President Barack Obama formally endorsed Hillary Clinton in a
video released Thursday afternoon.
"I know how hard this job can be. That's why I know
Hillary will be so good at it. In fact, I don't think there's ever been someone
so qualified to hold this office," he says in the video, which was tweeted
by Clinton's official Twitter account.
"I have seen her judgment, I
have seen her toughness, I have seen her commitment to our values up
close," he said of his former Democratic rival and first secretary of
state.
Obama and Clinton will appear
together in their first joint campaign trip together next Wednesday in Green
Bay, Wisconsin, Clinton's campaign said.
The endorsement came just hours
after Obama held a meeting at the White House with Clinton rival Bernie
Sanders, who told reporters after the summit that he will remain in the race
through the District of Columbia primary next week but indicated that he will
meet with Clinton soon "to see how we can work together to defeat Donald
Trump and to create a government which represents all of us and not just the
one percent."
"It's just such a treat because over the years of
knowing each other, we've gone from fierce competitors to true friends,"
she added.
GOP presumptive nominee Donald Trump tweeted in response to
the announcement, saying that the president "wants four more years of
Obama - but nobody else does."
Clinton's team swiftly tweeted back to Trump "Delete
your account," a frequently-used sarcastic retort on the social media
platform.
Obama had stayed conspicuously neutral in his public comments
throughout the contentious Democratic primary, although he was widely
considered to view his former secretary of state as the best party
standard-bearer to continue his policy legacy.
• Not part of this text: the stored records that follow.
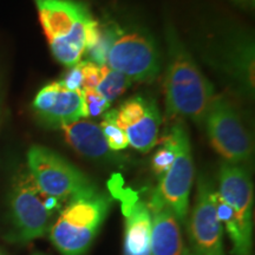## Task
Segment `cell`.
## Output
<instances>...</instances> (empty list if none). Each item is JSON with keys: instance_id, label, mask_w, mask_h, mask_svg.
<instances>
[{"instance_id": "6da1fadb", "label": "cell", "mask_w": 255, "mask_h": 255, "mask_svg": "<svg viewBox=\"0 0 255 255\" xmlns=\"http://www.w3.org/2000/svg\"><path fill=\"white\" fill-rule=\"evenodd\" d=\"M165 37L168 53L164 94L168 116L203 122L215 98L214 87L201 71L173 27L168 28Z\"/></svg>"}, {"instance_id": "7a4b0ae2", "label": "cell", "mask_w": 255, "mask_h": 255, "mask_svg": "<svg viewBox=\"0 0 255 255\" xmlns=\"http://www.w3.org/2000/svg\"><path fill=\"white\" fill-rule=\"evenodd\" d=\"M109 196L96 191L75 197L51 226L52 245L62 255H85L110 209Z\"/></svg>"}, {"instance_id": "3957f363", "label": "cell", "mask_w": 255, "mask_h": 255, "mask_svg": "<svg viewBox=\"0 0 255 255\" xmlns=\"http://www.w3.org/2000/svg\"><path fill=\"white\" fill-rule=\"evenodd\" d=\"M60 209L62 202L41 193L27 169L15 175L9 195L14 240L28 242L45 237L53 223L55 213Z\"/></svg>"}, {"instance_id": "277c9868", "label": "cell", "mask_w": 255, "mask_h": 255, "mask_svg": "<svg viewBox=\"0 0 255 255\" xmlns=\"http://www.w3.org/2000/svg\"><path fill=\"white\" fill-rule=\"evenodd\" d=\"M165 141L173 146L175 159L167 173L161 176L148 208L168 207L178 221L184 223L189 212V197L194 181L191 144L186 126L182 122L175 124Z\"/></svg>"}, {"instance_id": "5b68a950", "label": "cell", "mask_w": 255, "mask_h": 255, "mask_svg": "<svg viewBox=\"0 0 255 255\" xmlns=\"http://www.w3.org/2000/svg\"><path fill=\"white\" fill-rule=\"evenodd\" d=\"M27 170L41 193L60 202L98 191L83 171L45 146H31L27 152Z\"/></svg>"}, {"instance_id": "8992f818", "label": "cell", "mask_w": 255, "mask_h": 255, "mask_svg": "<svg viewBox=\"0 0 255 255\" xmlns=\"http://www.w3.org/2000/svg\"><path fill=\"white\" fill-rule=\"evenodd\" d=\"M203 122L210 144L226 163L240 165L250 161L253 154L251 135L231 102L215 96Z\"/></svg>"}, {"instance_id": "52a82bcc", "label": "cell", "mask_w": 255, "mask_h": 255, "mask_svg": "<svg viewBox=\"0 0 255 255\" xmlns=\"http://www.w3.org/2000/svg\"><path fill=\"white\" fill-rule=\"evenodd\" d=\"M105 65L136 82H152L161 72V52L154 38L141 30H120Z\"/></svg>"}, {"instance_id": "ba28073f", "label": "cell", "mask_w": 255, "mask_h": 255, "mask_svg": "<svg viewBox=\"0 0 255 255\" xmlns=\"http://www.w3.org/2000/svg\"><path fill=\"white\" fill-rule=\"evenodd\" d=\"M212 183L201 176L189 221V238L196 255H225L223 228L216 213Z\"/></svg>"}, {"instance_id": "9c48e42d", "label": "cell", "mask_w": 255, "mask_h": 255, "mask_svg": "<svg viewBox=\"0 0 255 255\" xmlns=\"http://www.w3.org/2000/svg\"><path fill=\"white\" fill-rule=\"evenodd\" d=\"M116 123L137 151H150L157 143L161 114L154 100L143 96L129 98L116 110Z\"/></svg>"}, {"instance_id": "30bf717a", "label": "cell", "mask_w": 255, "mask_h": 255, "mask_svg": "<svg viewBox=\"0 0 255 255\" xmlns=\"http://www.w3.org/2000/svg\"><path fill=\"white\" fill-rule=\"evenodd\" d=\"M219 195L231 207L242 238L252 247L253 234V184L248 171L241 165L223 162L219 171Z\"/></svg>"}, {"instance_id": "8fae6325", "label": "cell", "mask_w": 255, "mask_h": 255, "mask_svg": "<svg viewBox=\"0 0 255 255\" xmlns=\"http://www.w3.org/2000/svg\"><path fill=\"white\" fill-rule=\"evenodd\" d=\"M36 116L50 128H62L65 124L85 119L83 91H71L62 82H52L38 91L32 102Z\"/></svg>"}, {"instance_id": "7c38bea8", "label": "cell", "mask_w": 255, "mask_h": 255, "mask_svg": "<svg viewBox=\"0 0 255 255\" xmlns=\"http://www.w3.org/2000/svg\"><path fill=\"white\" fill-rule=\"evenodd\" d=\"M49 43L70 36L79 25L94 19L83 0H33Z\"/></svg>"}, {"instance_id": "4fadbf2b", "label": "cell", "mask_w": 255, "mask_h": 255, "mask_svg": "<svg viewBox=\"0 0 255 255\" xmlns=\"http://www.w3.org/2000/svg\"><path fill=\"white\" fill-rule=\"evenodd\" d=\"M151 213V255H187L182 228L168 207L149 209Z\"/></svg>"}, {"instance_id": "5bb4252c", "label": "cell", "mask_w": 255, "mask_h": 255, "mask_svg": "<svg viewBox=\"0 0 255 255\" xmlns=\"http://www.w3.org/2000/svg\"><path fill=\"white\" fill-rule=\"evenodd\" d=\"M124 255H151V213L141 201L124 203Z\"/></svg>"}, {"instance_id": "9a60e30c", "label": "cell", "mask_w": 255, "mask_h": 255, "mask_svg": "<svg viewBox=\"0 0 255 255\" xmlns=\"http://www.w3.org/2000/svg\"><path fill=\"white\" fill-rule=\"evenodd\" d=\"M60 129L63 130L68 144L83 157L91 159L113 157L101 127L92 121L78 120L65 124Z\"/></svg>"}, {"instance_id": "2e32d148", "label": "cell", "mask_w": 255, "mask_h": 255, "mask_svg": "<svg viewBox=\"0 0 255 255\" xmlns=\"http://www.w3.org/2000/svg\"><path fill=\"white\" fill-rule=\"evenodd\" d=\"M102 70H103V76L96 90L111 103L121 97L128 90V88H130L132 81L123 73L111 70L107 65L102 66Z\"/></svg>"}, {"instance_id": "e0dca14e", "label": "cell", "mask_w": 255, "mask_h": 255, "mask_svg": "<svg viewBox=\"0 0 255 255\" xmlns=\"http://www.w3.org/2000/svg\"><path fill=\"white\" fill-rule=\"evenodd\" d=\"M101 129L111 151H121L128 148L129 141L126 132L116 123V110H108L104 114Z\"/></svg>"}, {"instance_id": "ac0fdd59", "label": "cell", "mask_w": 255, "mask_h": 255, "mask_svg": "<svg viewBox=\"0 0 255 255\" xmlns=\"http://www.w3.org/2000/svg\"><path fill=\"white\" fill-rule=\"evenodd\" d=\"M83 91V102H84V111L85 119L88 117H100L109 110L110 102H108L105 98L98 92L96 89H89V90Z\"/></svg>"}, {"instance_id": "d6986e66", "label": "cell", "mask_w": 255, "mask_h": 255, "mask_svg": "<svg viewBox=\"0 0 255 255\" xmlns=\"http://www.w3.org/2000/svg\"><path fill=\"white\" fill-rule=\"evenodd\" d=\"M175 159V152L173 146L167 141H164V145L159 148L156 154L152 157V170L155 171L156 175L162 176L169 170Z\"/></svg>"}, {"instance_id": "ffe728a7", "label": "cell", "mask_w": 255, "mask_h": 255, "mask_svg": "<svg viewBox=\"0 0 255 255\" xmlns=\"http://www.w3.org/2000/svg\"><path fill=\"white\" fill-rule=\"evenodd\" d=\"M83 73V85L82 90H89V89H96L100 84L102 76H103V70L102 66L98 65L91 60H84L79 62Z\"/></svg>"}, {"instance_id": "44dd1931", "label": "cell", "mask_w": 255, "mask_h": 255, "mask_svg": "<svg viewBox=\"0 0 255 255\" xmlns=\"http://www.w3.org/2000/svg\"><path fill=\"white\" fill-rule=\"evenodd\" d=\"M60 82L69 90L81 91L83 85V73L79 63L71 66Z\"/></svg>"}, {"instance_id": "7402d4cb", "label": "cell", "mask_w": 255, "mask_h": 255, "mask_svg": "<svg viewBox=\"0 0 255 255\" xmlns=\"http://www.w3.org/2000/svg\"><path fill=\"white\" fill-rule=\"evenodd\" d=\"M235 1L239 2V4H242V5H253L254 4V0H235Z\"/></svg>"}, {"instance_id": "603a6c76", "label": "cell", "mask_w": 255, "mask_h": 255, "mask_svg": "<svg viewBox=\"0 0 255 255\" xmlns=\"http://www.w3.org/2000/svg\"><path fill=\"white\" fill-rule=\"evenodd\" d=\"M0 255H2V254H1V253H0Z\"/></svg>"}]
</instances>
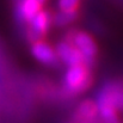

The endorsement comes almost exactly eight years after
Clinton conceded to Obama and called for party unity after the hard-fought 2008
Democratic primary.
Obama alluded to that call for unity in the video released
Thursday, noting that many skeptics believed that the 2008 primary race left
the party divided before Obama went on to comfortably beat Republican nominee
John McCain.
And he congratulated Sanders on his campaign and noted that
both Sanders and Clinton are "both patriots who love this country and they
share a vision for the America we all believe in."